Your emissions transparency cannot (yet) help you with exact numbers but with identifying major levers of reduction potential.

When we help companies measure their CO2e emissions, we always work with specialist agencies. They have the benefit of access to proprietary Life Cycle Analysis (LCAs) that measure environmental impact including emissions of materials production and other important business activities. Together with geographical input data and other relevant assumptions the LCA estimates are used to model the emission factors of company activities.

An LCA is a scientific assessment that is applicable to the boundaries, processes, and products defined in the study. The emissions of a kilo of finished cotton material can be anything from 7 to 30 kilos CO2e per kilo of material depending on the farming practices and weather conditions in the study, the thickness of the spun yarn, the coloring methods used, and the amount of renewable energy used in the making of the fabric. The estimate also depends on the exact LCA method used.

Unfortunately, the LCAs behind the emissions are seldom publicly available making it very difficult for companies and their stakeholders to verify the validity of the used assumptions and the resulting estimates, or to compare their estimates to the estimates of other companies.

In the past years, we worked with eight different agencies, giving us and our clients very different results on very similar questions. None of them are obviously wrong, but they use different databases, LCAs, and modeling assumptions.

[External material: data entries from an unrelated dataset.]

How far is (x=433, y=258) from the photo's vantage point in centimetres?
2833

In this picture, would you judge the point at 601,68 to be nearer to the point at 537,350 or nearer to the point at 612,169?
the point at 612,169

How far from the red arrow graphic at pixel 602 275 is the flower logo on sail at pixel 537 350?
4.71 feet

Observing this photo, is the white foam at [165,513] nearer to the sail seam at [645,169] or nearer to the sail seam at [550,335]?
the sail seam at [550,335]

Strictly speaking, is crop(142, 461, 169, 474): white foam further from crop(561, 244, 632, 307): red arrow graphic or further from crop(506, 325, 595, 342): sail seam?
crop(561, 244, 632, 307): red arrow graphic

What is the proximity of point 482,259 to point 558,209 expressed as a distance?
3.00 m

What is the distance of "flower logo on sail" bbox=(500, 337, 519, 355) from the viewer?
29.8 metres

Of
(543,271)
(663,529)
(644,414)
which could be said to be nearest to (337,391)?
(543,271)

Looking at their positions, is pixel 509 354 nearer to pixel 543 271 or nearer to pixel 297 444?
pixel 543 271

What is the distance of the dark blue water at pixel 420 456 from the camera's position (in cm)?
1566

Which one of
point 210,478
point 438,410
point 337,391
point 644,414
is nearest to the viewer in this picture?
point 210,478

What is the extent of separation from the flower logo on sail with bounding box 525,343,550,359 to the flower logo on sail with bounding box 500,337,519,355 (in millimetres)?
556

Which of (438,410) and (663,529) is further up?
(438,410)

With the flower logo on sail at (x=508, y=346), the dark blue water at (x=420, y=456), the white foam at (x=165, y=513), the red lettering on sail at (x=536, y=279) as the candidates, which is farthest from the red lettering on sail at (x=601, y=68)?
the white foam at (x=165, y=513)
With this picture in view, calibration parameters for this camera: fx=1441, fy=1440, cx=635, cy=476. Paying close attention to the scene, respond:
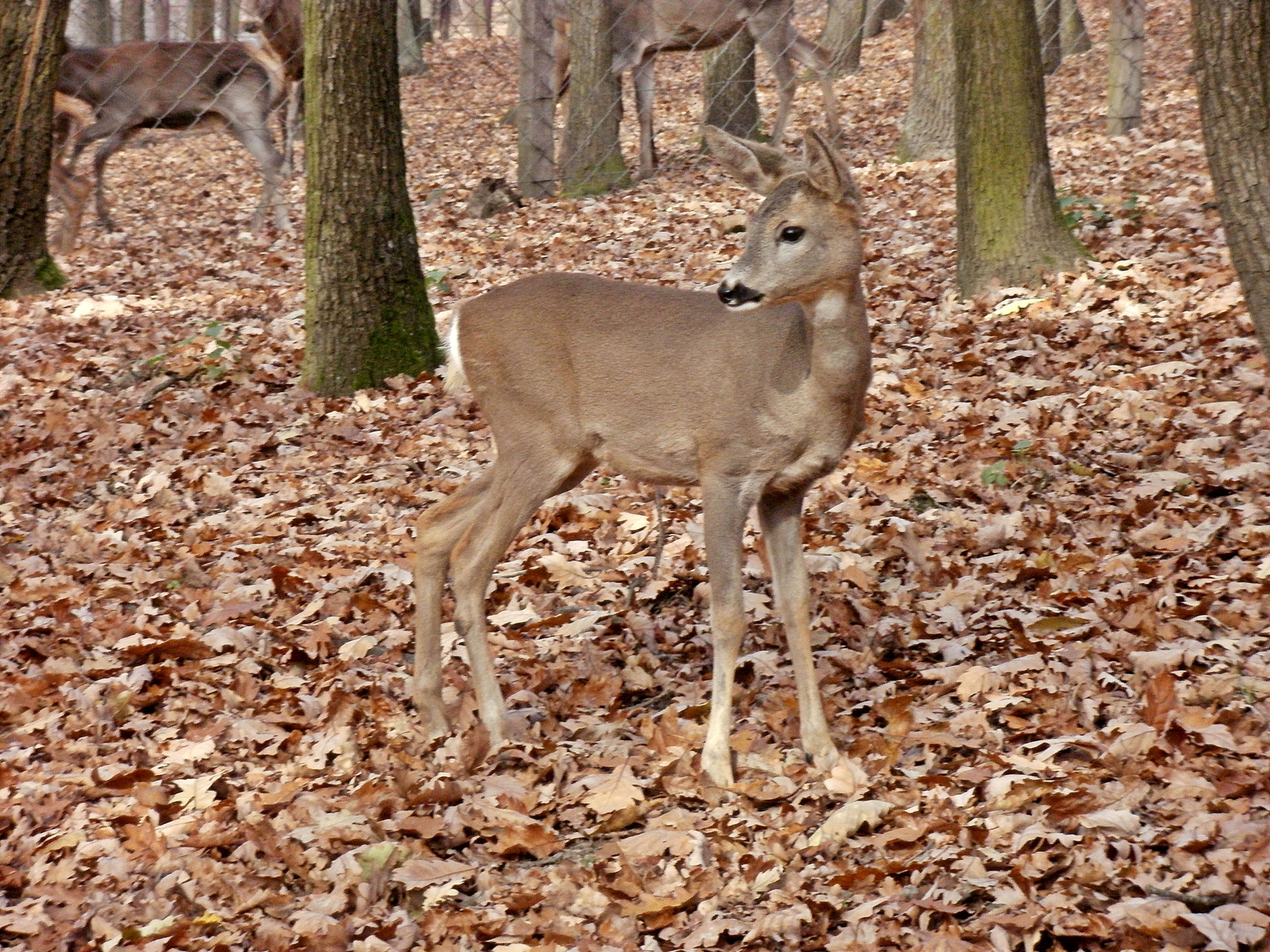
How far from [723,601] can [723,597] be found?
0.01 meters

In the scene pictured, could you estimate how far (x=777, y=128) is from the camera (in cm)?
1461

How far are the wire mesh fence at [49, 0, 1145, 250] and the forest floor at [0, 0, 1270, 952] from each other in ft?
12.8

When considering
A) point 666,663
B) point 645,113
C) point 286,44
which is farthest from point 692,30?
point 666,663

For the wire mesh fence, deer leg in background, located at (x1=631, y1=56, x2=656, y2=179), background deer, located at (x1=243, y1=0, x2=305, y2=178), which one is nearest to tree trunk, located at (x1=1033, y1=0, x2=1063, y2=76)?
the wire mesh fence

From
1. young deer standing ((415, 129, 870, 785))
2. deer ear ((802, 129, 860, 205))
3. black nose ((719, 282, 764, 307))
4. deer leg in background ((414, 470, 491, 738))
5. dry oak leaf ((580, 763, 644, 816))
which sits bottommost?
dry oak leaf ((580, 763, 644, 816))

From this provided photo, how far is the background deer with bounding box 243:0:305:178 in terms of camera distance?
1592 cm

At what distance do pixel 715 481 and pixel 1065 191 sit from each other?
7.29 metres

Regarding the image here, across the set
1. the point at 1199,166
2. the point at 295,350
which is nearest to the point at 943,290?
the point at 1199,166

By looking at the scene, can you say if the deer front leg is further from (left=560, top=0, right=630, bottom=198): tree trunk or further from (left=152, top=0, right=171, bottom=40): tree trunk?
(left=152, top=0, right=171, bottom=40): tree trunk

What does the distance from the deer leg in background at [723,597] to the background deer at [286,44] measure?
1214 cm

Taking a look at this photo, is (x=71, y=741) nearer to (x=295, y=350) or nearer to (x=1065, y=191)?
(x=295, y=350)

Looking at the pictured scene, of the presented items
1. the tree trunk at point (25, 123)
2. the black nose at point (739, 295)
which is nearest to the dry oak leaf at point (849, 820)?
the black nose at point (739, 295)

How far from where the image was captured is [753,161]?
4.64m

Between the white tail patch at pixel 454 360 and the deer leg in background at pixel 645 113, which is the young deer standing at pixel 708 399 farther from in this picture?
the deer leg in background at pixel 645 113
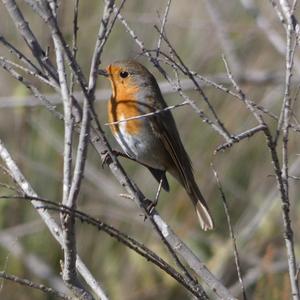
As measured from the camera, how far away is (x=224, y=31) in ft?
17.9

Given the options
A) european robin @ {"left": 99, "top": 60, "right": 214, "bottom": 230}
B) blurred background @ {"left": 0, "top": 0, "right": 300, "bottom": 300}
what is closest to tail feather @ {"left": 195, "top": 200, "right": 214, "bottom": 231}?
european robin @ {"left": 99, "top": 60, "right": 214, "bottom": 230}

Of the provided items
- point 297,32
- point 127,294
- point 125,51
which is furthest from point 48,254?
point 297,32

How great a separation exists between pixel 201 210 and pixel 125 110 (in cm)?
73

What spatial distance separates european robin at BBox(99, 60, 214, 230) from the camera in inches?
174

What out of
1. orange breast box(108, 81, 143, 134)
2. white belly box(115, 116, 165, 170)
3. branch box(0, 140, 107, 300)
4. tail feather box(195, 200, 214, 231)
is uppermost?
orange breast box(108, 81, 143, 134)

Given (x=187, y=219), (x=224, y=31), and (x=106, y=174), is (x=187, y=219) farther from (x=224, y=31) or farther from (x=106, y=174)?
(x=224, y=31)

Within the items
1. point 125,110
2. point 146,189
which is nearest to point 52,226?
point 125,110

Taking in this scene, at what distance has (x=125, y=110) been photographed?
14.4ft

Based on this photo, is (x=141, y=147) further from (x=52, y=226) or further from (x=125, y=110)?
(x=52, y=226)

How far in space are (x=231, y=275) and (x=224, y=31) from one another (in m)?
1.96

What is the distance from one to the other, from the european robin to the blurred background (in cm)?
123

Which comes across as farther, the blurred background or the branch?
the blurred background

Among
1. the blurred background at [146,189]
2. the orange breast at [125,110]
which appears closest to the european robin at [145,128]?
the orange breast at [125,110]

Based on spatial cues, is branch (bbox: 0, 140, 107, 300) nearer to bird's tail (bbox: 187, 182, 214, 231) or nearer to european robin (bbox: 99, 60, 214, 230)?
european robin (bbox: 99, 60, 214, 230)
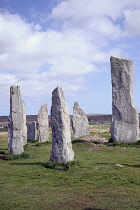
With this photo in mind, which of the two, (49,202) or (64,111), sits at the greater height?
(64,111)

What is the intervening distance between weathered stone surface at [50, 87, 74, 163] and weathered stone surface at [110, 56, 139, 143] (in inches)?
381

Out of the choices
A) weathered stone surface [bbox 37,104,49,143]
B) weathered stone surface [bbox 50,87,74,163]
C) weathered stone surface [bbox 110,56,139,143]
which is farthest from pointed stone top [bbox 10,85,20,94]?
weathered stone surface [bbox 37,104,49,143]

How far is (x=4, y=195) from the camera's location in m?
12.4

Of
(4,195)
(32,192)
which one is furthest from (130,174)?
(4,195)

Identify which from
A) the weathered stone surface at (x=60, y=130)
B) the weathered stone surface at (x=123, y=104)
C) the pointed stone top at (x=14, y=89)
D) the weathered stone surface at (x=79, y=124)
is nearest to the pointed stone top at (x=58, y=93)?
the weathered stone surface at (x=60, y=130)

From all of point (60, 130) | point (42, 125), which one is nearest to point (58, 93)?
point (60, 130)

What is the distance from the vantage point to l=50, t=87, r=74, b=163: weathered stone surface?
19.0 metres

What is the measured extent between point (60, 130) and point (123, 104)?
10.9m

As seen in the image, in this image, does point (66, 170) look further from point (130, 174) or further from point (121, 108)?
point (121, 108)

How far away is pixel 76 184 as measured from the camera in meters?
14.5

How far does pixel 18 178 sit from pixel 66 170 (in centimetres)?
296

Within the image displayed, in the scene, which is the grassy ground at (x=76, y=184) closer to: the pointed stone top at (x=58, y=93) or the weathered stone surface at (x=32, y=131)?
the pointed stone top at (x=58, y=93)

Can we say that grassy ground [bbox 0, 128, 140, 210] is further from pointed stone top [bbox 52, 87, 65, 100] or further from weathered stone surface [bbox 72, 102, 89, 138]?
weathered stone surface [bbox 72, 102, 89, 138]

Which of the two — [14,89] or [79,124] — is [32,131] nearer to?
[79,124]
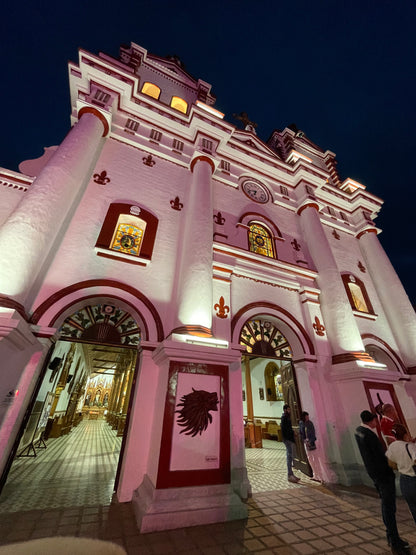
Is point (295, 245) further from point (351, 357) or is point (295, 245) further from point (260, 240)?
point (351, 357)

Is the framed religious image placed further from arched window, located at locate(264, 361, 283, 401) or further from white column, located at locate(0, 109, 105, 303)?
arched window, located at locate(264, 361, 283, 401)

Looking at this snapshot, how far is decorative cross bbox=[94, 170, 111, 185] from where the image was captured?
7.13 metres

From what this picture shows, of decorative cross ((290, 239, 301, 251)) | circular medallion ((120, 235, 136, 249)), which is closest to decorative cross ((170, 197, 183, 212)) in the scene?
circular medallion ((120, 235, 136, 249))

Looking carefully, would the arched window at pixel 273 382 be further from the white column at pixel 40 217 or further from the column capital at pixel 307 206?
the white column at pixel 40 217

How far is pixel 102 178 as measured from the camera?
724 cm

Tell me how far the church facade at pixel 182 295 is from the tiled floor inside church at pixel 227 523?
1.02 ft

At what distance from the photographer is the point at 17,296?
423cm

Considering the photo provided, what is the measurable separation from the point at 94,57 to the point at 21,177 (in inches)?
229

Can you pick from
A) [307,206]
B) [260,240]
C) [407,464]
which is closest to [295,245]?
[260,240]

As Veronica Kassetly shows in her insightful article on LCAs used in the apparel sector the lack of transparency and the use of results beyond the boundaries of the original LCAs make the use of the scientific work inherently unscientific.

The apparently "exact" emission measures cannot be taken at face value. This always surprises the management teams and boards that we work with. When they ask if their emissions are 8.000 tCO2e, 10.000 tCO2, or 30.000 tCO2 the answer is, unfortunately, "well, that depends".

Working with emissions every day we can deal with this ambiguity and complexity, and the results, when used carefully, can be used to identify major levers of reduction potential and measure improvements. For executives looking for fast and exact numbers, and wanting to benchmark against competitors, alternative materials, and production methods, this is a real and unexpected complication.